● **YOUR OBJECTIVE**: As the answer, set down the lines below from the one containing "<!DOCTYPE html>" through the one containing "<title>Farmácias de Serviço</title>", exactly and inclusively, and no others.

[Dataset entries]

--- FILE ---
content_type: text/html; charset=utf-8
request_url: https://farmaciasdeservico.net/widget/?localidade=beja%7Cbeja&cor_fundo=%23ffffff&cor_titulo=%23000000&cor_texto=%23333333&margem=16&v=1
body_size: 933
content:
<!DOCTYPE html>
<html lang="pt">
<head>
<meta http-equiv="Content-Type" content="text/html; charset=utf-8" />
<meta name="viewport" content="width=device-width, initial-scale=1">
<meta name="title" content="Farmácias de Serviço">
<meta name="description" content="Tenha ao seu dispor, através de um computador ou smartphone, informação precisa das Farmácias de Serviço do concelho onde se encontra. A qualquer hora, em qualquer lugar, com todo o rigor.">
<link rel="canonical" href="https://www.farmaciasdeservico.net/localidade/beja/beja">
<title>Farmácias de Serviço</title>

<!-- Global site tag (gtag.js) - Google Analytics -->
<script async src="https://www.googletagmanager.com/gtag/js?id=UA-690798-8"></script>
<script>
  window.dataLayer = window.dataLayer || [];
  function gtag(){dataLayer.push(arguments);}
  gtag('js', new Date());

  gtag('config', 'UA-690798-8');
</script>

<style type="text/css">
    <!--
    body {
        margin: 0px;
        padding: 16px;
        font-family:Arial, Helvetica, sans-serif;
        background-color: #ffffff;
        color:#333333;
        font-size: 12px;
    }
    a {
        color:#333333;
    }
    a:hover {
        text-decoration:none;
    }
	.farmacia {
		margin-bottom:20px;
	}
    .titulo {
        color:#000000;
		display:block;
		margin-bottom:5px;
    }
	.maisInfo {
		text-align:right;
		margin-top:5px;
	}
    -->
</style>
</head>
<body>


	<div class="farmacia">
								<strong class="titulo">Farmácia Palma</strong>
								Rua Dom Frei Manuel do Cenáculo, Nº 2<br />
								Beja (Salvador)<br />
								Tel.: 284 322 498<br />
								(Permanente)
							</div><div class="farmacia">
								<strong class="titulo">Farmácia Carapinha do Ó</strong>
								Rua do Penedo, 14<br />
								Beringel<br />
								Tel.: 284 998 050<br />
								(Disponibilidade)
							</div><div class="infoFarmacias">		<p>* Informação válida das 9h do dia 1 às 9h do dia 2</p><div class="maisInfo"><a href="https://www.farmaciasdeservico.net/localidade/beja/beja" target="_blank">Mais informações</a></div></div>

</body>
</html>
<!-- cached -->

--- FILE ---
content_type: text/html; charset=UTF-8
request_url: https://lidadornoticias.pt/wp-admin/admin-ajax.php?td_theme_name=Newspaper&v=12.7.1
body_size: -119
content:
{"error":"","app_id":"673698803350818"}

● **SOLUTION FOR THIS EXERCISE**:
<!DOCTYPE html>
<html lang="pt">
<head>
<meta http-equiv="Content-Type" content="text/html; charset=utf-8" />
<meta name="viewport" content="width=device-width, initial-scale=1">
<meta name="title" content="Farmácias de Serviço">
<meta name="description" content="Tenha ao seu dispor, através de um computador ou smartphone, informação precisa das Farmácias de Serviço do concelho onde se encontra. A qualquer hora, em qualquer lugar, com todo o rigor.">
<link rel="canonical" href="https://www.farmaciasdeservico.net/localidade/beja/beja">
<title>Farmácias de Serviço</title>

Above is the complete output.